### Brief
Starting at the line below holding "Describe the morphology" and stopping at the line holding "Approximate bounding boxes", print every line exactly, both ends included, and leave the rest out.

### Raw data
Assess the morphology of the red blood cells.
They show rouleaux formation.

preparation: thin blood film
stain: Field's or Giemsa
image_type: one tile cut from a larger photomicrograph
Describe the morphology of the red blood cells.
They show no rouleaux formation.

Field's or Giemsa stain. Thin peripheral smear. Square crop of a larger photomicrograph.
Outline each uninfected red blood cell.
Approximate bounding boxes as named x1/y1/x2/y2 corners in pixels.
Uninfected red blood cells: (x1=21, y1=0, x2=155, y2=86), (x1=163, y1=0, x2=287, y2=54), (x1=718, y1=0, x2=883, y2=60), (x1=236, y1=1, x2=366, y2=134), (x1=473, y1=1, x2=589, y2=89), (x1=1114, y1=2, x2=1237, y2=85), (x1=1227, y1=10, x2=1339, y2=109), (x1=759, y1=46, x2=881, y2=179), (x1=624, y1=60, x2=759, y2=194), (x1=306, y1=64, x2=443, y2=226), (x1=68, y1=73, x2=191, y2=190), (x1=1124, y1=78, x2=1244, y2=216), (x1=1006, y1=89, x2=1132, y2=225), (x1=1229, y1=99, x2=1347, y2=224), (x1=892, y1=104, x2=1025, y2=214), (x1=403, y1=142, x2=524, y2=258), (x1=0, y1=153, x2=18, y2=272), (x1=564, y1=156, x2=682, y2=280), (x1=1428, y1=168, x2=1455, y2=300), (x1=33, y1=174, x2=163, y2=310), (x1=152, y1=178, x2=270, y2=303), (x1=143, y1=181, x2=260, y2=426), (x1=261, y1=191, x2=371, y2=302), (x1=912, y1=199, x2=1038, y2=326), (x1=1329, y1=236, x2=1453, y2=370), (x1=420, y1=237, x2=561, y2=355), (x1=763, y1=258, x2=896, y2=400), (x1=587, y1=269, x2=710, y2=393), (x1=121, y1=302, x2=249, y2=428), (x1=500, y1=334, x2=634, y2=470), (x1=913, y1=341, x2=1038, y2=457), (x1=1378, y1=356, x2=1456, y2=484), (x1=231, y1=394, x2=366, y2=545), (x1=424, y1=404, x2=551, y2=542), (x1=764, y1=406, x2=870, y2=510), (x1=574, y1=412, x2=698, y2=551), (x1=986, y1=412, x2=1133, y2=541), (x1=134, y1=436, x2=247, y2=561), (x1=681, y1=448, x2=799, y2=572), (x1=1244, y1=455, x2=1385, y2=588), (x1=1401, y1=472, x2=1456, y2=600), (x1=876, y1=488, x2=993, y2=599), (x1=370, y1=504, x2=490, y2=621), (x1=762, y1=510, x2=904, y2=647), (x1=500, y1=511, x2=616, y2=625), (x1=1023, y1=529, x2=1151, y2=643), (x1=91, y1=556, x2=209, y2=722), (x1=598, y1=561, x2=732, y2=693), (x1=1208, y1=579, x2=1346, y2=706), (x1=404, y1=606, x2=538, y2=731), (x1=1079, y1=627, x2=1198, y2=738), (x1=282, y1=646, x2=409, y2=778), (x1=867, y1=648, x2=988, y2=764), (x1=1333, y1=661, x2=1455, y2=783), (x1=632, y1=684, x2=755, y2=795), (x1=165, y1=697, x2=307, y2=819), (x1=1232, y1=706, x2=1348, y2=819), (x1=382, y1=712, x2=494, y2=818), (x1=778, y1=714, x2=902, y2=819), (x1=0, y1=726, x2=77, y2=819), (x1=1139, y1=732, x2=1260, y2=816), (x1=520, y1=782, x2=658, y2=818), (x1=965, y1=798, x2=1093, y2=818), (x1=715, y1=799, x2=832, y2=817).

### Exercise result
Describe the morphology of the red blood cells.
They show no rouleaux formation.

Field's or Giemsa stain. Thin peripheral smear. Square crop of a larger photomicrograph.
Outline each uninfected red blood cell.
Approximate bounding boxes as named x1/y1/x2/y2 corners in pixels.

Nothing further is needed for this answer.